Static electricity can provide enough power to light up a light bulb. If you have ever experienced a little zap from static electricity, this amount of energy is capable of powering a fluorescent light bulb for a short time.
- Fluorescent light bulb
Step 1: Blow up a balloon and tie off the end.
Step 2: Rub the balloon vigorously against the hair on your head.
Step 3: Go into a dark room.
Step 4: Touch the balloon against the two metal electrode prongs on the bottom of the fluorescent light bulb.
Step 5: Watch what happens when the static electricity discharges from the surface of the balloon into the fluorescent light bulb.
Step 6: Repeat rubbing the balloon to add more static electricity to the surface of the balloon.
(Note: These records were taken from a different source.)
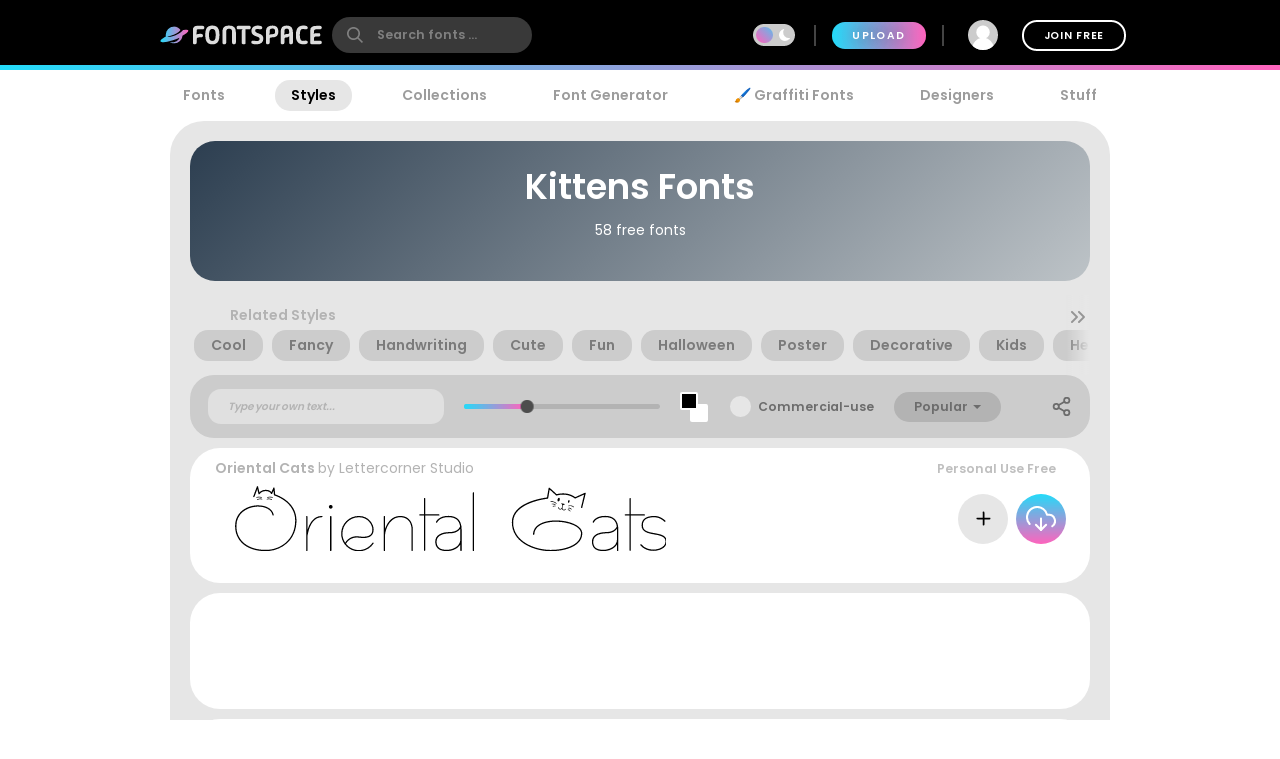

--- FILE ---
content_type: text/plain;charset=UTF-8
request_url: https://c.pub.network/v2/c
body_size: -263
content:
0fc191ab-f1d4-479c-bd77-7c529e892c51

--- FILE ---
content_type: text/plain;charset=UTF-8
request_url: https://c.pub.network/v2/c
body_size: -113
content:
af992bc6-3b8b-41f2-9109-f030fd9c4930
If careful, the balloon can be held against the light bulb as it is rubbed against hair. As the balloon surface builds up enough static electricity it will discharge into the light bulb frequently, resulting in light.
Extra electrons from the hair transfer to an area on the surface of the balloon giving it a negative charge. The majority of the surface of the balloon still has a neutral charge. If the balloon is rubbed for longer, more of the surface will build up a negative charge.
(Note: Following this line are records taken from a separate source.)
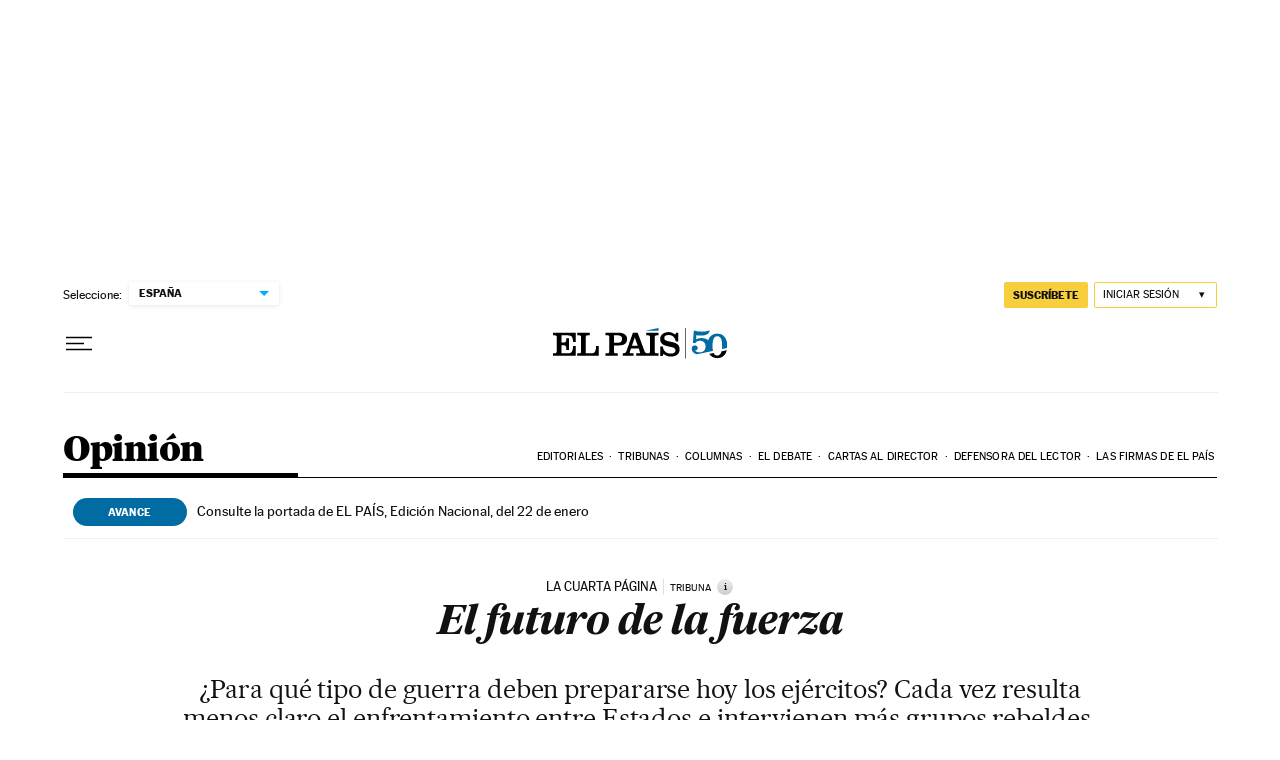

--- FILE ---
content_type: application/javascript; charset=utf-8
request_url: https://fundingchoicesmessages.google.com/f/AGSKWxXdWGxVYMOLsU-_xGRXEgyUZrDMGA7TcNR_QRv_w_nBQ5HGUua9wTAhOLGahKHamlJqcHa5IQnN8T1tjHvX88bEvc0gKnORQxZVOGAAFLzAwE-oBhZ61_vGnhqxlyeMmWIURPs=?fccs=W251bGwsbnVsbCxudWxsLG51bGwsbnVsbCxudWxsLFsxNzY5MDM3NTg4LDIzNjAwMDAwMF0sbnVsbCxudWxsLG51bGwsW251bGwsWzcsNl0sbnVsbCxudWxsLG51bGwsbnVsbCxudWxsLG51bGwsbnVsbCxudWxsLG51bGwsMV0sImh0dHBzOi8vZWxwYWlzLmNvbS9lbHBhaXMvMjAxNS8wMi8xMC9vcGluaW9uLzE0MjM1NzI4NjZfODMzMjU5Lmh0bWwiLG51bGwsW1s4LCI5b0VCUi01bXFxbyJdLFs5LCJlbi1VUyJdLFsxNiwiWzEsMSwxXSJdLFsxOSwiMiJdLFsxNywiWzBdIl0sWzI0LCIiXSxbMjksImZhbHNlIl1dXQ
body_size: 103
content:
if (typeof __googlefc.fcKernelManager.run === 'function') {"use strict";this.default_ContributorServingResponseClientJs=this.default_ContributorServingResponseClientJs||{};(function(_){var window=this;
try{
var qp=function(a){this.A=_.t(a)};_.u(qp,_.J);var rp=function(a){this.A=_.t(a)};_.u(rp,_.J);rp.prototype.getWhitelistStatus=function(){return _.F(this,2)};var sp=function(a){this.A=_.t(a)};_.u(sp,_.J);var tp=_.ed(sp),up=function(a,b,c){this.B=a;this.j=_.A(b,qp,1);this.l=_.A(b,_.Pk,3);this.F=_.A(b,rp,4);a=this.B.location.hostname;this.D=_.Fg(this.j,2)&&_.O(this.j,2)!==""?_.O(this.j,2):a;a=new _.Qg(_.Qk(this.l));this.C=new _.dh(_.q.document,this.D,a);this.console=null;this.o=new _.mp(this.B,c,a)};
up.prototype.run=function(){if(_.O(this.j,3)){var a=this.C,b=_.O(this.j,3),c=_.fh(a),d=new _.Wg;b=_.hg(d,1,b);c=_.C(c,1,b);_.jh(a,c)}else _.gh(this.C,"FCNEC");_.op(this.o,_.A(this.l,_.De,1),this.l.getDefaultConsentRevocationText(),this.l.getDefaultConsentRevocationCloseText(),this.l.getDefaultConsentRevocationAttestationText(),this.D);_.pp(this.o,_.F(this.F,1),this.F.getWhitelistStatus());var e;a=(e=this.B.googlefc)==null?void 0:e.__executeManualDeployment;a!==void 0&&typeof a==="function"&&_.To(this.o.G,
"manualDeploymentApi")};var vp=function(){};vp.prototype.run=function(a,b,c){var d;return _.v(function(e){d=tp(b);(new up(a,d,c)).run();return e.return({})})};_.Tk(7,new vp);
}catch(e){_._DumpException(e)}
}).call(this,this.default_ContributorServingResponseClientJs);
// Google Inc.

//# sourceURL=/_/mss/boq-content-ads-contributor/_/js/k=boq-content-ads-contributor.ContributorServingResponseClientJs.en_US.9oEBR-5mqqo.es5.O/d=1/exm=ad_blocking_detection_executable,kernel_loader,loader_js_executable/ed=1/rs=AJlcJMwtVrnwsvCgvFVyuqXAo8GMo9641A/m=cookie_refresh_executable
__googlefc.fcKernelManager.run('\x5b\x5b\x5b7,\x22\x5b\x5bnull,\\\x22elpais.com\\\x22,\\\x22AKsRol-ibaQtjLXy_RZhRjsHyHwDagaPavG8sIhxz9RMd1EiQUrYeit1cb_IPu7L3qLwBZ6ZRLzFcm0aCoeMcJ_f4nqr5f5oapUqZtocBFQFLWg5DrtknZrqSv-xPLT3_WQW9xbmmM1qPhIkourzCARf9a9a8UKeJQ\\\\u003d\\\\u003d\\\x22\x5d,null,\x5b\x5bnull,null,null,\\\x22https:\/\/fundingchoicesmessages.google.com\/f\/AGSKWxXyUU8QXCn1BSXtBFDHAmFao6MdYvVtlmlBBt7IiIqFxno6uOE2w1yXqjNfSJxOyeBubeaxxsDlAS-BcpzqLv2tbmU2vHl48cd4N_4y4KSquWm4CfbU9-5bM-jYfdZ3rtKjK50\\\\u003d\\\x22\x5d,null,null,\x5bnull,null,null,\\\x22https:\/\/fundingchoicesmessages.google.com\/el\/AGSKWxUUxRrxQ7RgUUlC2UUd0sKR0hZba1JjaYAJW9sV9RiGWjZtk4baPRsxiuP9Yh9LA81M3bwGbtOUIkKTcEZuiU7pZ8t6Q-HVpQt10_GE_A_AzgZ1ffAnH3AAUIpeV-muWUzryR4\\\\u003d\\\x22\x5d,null,\x5bnull,\x5b7,6\x5d,null,null,null,null,null,null,null,null,null,1\x5d\x5d,\x5b3,1\x5d\x5d\x22\x5d\x5d,\x5bnull,null,null,\x22https:\/\/fundingchoicesmessages.google.com\/f\/AGSKWxW4TP4rzdQ_AKikLYVGmUuDdSr8xSZh6dz3XMHCF04H1tCWIi0x2J5hsan22jJvWIJnNJqnb3u6eQi38uZ600E5wVSk0P8h0RGPl5oyiFDhCwA_qMYBk0CaUnTEaI-MsGp9_xU\\u003d\x22\x5d\x5d');}

--- FILE ---
content_type: application/javascript; charset=utf-8
request_url: https://fundingchoicesmessages.google.com/f/AGSKWxVuFBWYPAu1b_tT8kXOOqe2UePTMEp10FYUw70zwoB3lxX2NtuRAHBFowjIIXrr1d28kwJQ5ylMPnSbZMN1VtlFSI8PpEFSJKk1RbqbNmZr-zKaQsLHt1E5w9Tonny7LffUyCfntChs2FKF50Wk8Lva78DO8nkhJtKkHTHVFA2LcJqo1gu8UAmNyUMT/_/showpost-ad-/googleleads./side-ad./punder.php_prime_ad.
body_size: -1289
content:
window['bdc8121b-587d-4d78-843a-0babc57da19e'] = true;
The fluorescent light bulb acts as an electrical circuit, allowing the electricity to discharge from the surface of the balloon into the light circuit. Inside the fluorescent bulb the electrons travel through the light tube they bump against mercury gas electrons. Eventually this causes the mercury gas electrons to release photons which is the source of the light. The light only occurs until all of the static electricity charge from the surface of the balloon where the light bulb electrode prongs are touching is used up. If you move the prongs to another area of the balloon surface you will see another light up in the bulb if there are still negative charged electrons there.